Read a thermometer, not a digital one, a mercury thermometer of the kind they used to use for much of the last century. Can you read that thermometer to an accuracy/reliability of 1%? Likely not. The thing would have to be massively large for you to be able to visually interpolate that scale to such accuracy. Where are you reading it? Top of the meniscus? Bottom? Middle? How did the guy in New York read it? The one in Dallas? How was it read in years 1, 5, 10, 20, 30, etc.? Same instrument for over a century? Likely not. How were they calibrated, if at all? Who calibrated them? How often? To what standard? Etc.
I don't have a problem for making a case for environmental awareness and more responsible behavior. However, proponents need to understand that extreme honesty and accuracy in every statement being made is of paramount importance. Graphically distorted and numerically exaggerated graphs such as this one only serve to feed deniers and those who aim to increase their numbers. In other words, the reaction could be "I got you! You are lying to me!". Not a very useful outcome.
Either we are doing science or marketing. I propose only one of those will result in changing hearts and minds. Don't lie. Don't manipulate. Be accurate, precise, accountable, transparent and backup your data.
> And this graph is showing a range of +/- 0.56 degrees C over a period of 120 years? An measurement error of 1% across such a vast number of measurement sites, with different instruments, people and systems recording them isn't only plausible, it is very likely. In fact the error could be significantly greater than that.
I think we should be careful to judge metrics from other fields based on our own technical experience. There is no basis for a non-climate expert to assume whether +/- 0.56 deg C over 120 years is a big deal or not, or within margins of error or not. To think that climate scientists as a whole don't know about instrument calibration, measurement-biases, or statistical noise filtering is silly. This is like thinking scientists measure sea-level rise by putting a measuring stick in the ocean.
This has nothing to do with being a climate scientist. In the real world, being able to compare field measurements across an entire country going back over a century to a small fraction of a degree C is almost impossible.
Why are you so eager to accept the data without questioning its validity and demanding proof?
Note that I am NOT denying climate change at all. Deniers are fools. It’s very real. Zealots also fall into the fallacy of believing everything they are told, because “it’s science”. Well, science requires proof and verification. If someone is going to claim to be able to make these kinds of comparisons, they better be ready to support their claim with evidence. Believing anything anyone says isn’t science, it’s a cult.
Show me where, in that entire website, they talk about and provide data on instruments and methods and you might have a point. If you can’t find this information, why do you believe their claims? Based on what? Because they are scientists? Since when is that sufficien proof?
> 1.8 degrees F = 1 degree C. In other words, the same scale in C would go from -0.56 C to +0.56 C. In other words, the entire range is about 1 C.
F is the standard measurement that most people in the U.S. understand intuitively.
> An honest scale would represent the range of temperatures (minima and maxima) across the US from winter to summer in a scale from, say, -30 F to +120 F and present maps colored using this scale. The problem with doing this is that this +/- 1 F delta across 120 years would be just-about imperceptible.
Why would you want to do that with this data set? The point of the data is to show deltas in temperature over a long period of time. It's not a weather map to help people figure out whether they should wear a t-shirt today or not.

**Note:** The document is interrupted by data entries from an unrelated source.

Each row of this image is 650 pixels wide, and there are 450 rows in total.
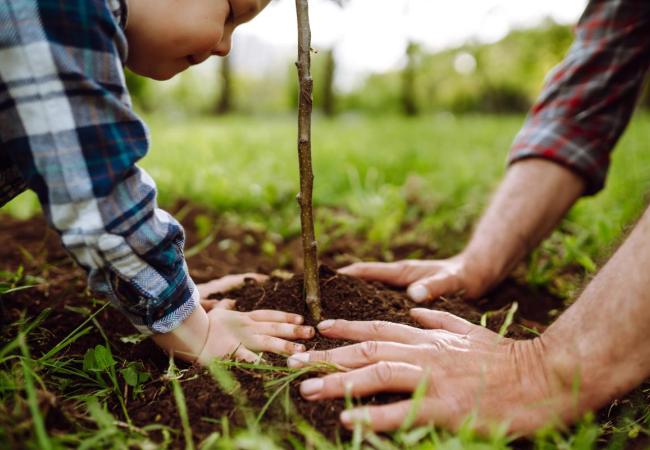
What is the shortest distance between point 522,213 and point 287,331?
4.03ft

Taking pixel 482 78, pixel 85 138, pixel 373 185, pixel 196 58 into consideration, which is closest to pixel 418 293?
pixel 196 58

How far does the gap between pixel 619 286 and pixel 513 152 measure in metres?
1.23

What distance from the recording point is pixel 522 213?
219cm

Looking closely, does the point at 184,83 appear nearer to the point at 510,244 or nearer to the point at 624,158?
the point at 624,158

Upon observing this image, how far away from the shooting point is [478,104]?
24266 mm

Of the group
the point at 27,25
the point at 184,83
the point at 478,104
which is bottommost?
the point at 478,104

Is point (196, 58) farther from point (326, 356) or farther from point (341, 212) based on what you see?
point (341, 212)

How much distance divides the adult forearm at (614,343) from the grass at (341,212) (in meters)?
0.09

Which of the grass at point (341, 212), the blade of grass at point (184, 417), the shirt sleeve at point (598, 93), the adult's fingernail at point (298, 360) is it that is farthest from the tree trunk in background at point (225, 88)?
the blade of grass at point (184, 417)

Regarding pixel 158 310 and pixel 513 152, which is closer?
pixel 158 310

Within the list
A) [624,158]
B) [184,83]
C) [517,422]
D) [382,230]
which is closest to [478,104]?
[184,83]

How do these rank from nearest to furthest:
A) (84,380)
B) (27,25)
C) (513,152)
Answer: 1. (27,25)
2. (84,380)
3. (513,152)

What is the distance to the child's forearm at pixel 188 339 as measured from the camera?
140 centimetres

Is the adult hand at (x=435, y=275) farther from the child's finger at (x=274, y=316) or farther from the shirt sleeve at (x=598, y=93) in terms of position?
the shirt sleeve at (x=598, y=93)
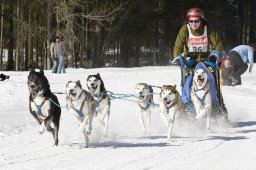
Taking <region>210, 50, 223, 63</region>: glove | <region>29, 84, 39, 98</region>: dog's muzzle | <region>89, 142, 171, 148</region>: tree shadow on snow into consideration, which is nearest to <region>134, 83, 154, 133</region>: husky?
<region>210, 50, 223, 63</region>: glove

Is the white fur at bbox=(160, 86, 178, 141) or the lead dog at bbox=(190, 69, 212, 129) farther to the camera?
the lead dog at bbox=(190, 69, 212, 129)

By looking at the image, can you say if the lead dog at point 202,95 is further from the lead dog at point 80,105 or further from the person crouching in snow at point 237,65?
the person crouching in snow at point 237,65

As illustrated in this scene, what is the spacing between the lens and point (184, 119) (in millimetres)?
9367

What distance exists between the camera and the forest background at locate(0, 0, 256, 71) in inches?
1431

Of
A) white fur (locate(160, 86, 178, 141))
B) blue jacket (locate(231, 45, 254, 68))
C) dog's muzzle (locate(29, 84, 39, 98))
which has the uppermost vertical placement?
blue jacket (locate(231, 45, 254, 68))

> Where is the map/data with absolute measurements, not this weird averaging over a period that stops twenty years ago. Why does the reference average stop in 2000, twenty one years ago and does not include the last twenty years?
Again, if you want to show deltas, you have to chose some fixed point and normalize against it. This is common in all sorts of data visualizations, e.g. charts of inflation that choose some arbitrary point in the past as '100'.

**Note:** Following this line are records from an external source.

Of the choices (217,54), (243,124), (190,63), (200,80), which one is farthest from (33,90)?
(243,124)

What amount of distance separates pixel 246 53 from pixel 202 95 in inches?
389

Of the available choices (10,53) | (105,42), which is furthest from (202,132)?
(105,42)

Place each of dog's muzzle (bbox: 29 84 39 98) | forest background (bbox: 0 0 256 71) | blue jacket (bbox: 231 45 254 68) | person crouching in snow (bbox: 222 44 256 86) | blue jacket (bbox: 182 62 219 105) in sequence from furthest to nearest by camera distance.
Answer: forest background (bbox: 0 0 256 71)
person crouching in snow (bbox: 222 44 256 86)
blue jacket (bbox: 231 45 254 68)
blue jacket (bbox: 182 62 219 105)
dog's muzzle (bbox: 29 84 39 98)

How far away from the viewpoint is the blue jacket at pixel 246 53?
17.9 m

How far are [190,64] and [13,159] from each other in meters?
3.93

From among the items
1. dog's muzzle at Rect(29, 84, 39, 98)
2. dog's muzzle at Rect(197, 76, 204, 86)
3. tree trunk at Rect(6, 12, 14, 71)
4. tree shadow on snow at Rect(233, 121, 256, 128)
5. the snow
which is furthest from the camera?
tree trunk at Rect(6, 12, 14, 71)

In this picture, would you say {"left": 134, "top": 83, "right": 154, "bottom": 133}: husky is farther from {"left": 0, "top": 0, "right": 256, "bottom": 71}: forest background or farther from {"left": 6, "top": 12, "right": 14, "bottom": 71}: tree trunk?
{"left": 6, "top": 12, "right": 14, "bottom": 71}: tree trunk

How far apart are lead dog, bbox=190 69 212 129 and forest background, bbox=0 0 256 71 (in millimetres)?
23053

> And this graph is showing a range of +/- 0.56 degrees C over a period of 120 years? An measurement error of 1% across such a vast number of measurement sites, with different instruments, people and systems recording them isn't only plausible, it is very likely. In fact the error could be significantly greater than that.
With a large # of measurements over a large period of time, you would expect cancelling errors, not a secular trend in one direction over time.
It also doesn't require fractional precision in individual measurements to create fractional differences in averages. e.g. if I have one set of people that are 50, 51, 52, and 53 inches tall, and another who are 51, 51, 52, and 53 inches tall, I can say that the second set is on average 0.25 inches taller than the first.
> Do these measurements correspond to exactly the same date and location each year? Average of what? When? How? What was the tolerance, error, reliability of the measurements? They are comparing measurements made 120 years ago on a scale with a full range of 1 C.
You're basically asking for a full explication of decades of work to build a global temperature record data set. It's not feasible to recapitulate that in every discussion of global temperature changes. To get an idea of how the temperature record was constructed, you could start with Paul Edwards, A Vast Machine. (edit: here's a fairly succinct summary of how the raw data is adjusted - https://www.carbonbrief.org/explainer-how-data-adjustments-a...)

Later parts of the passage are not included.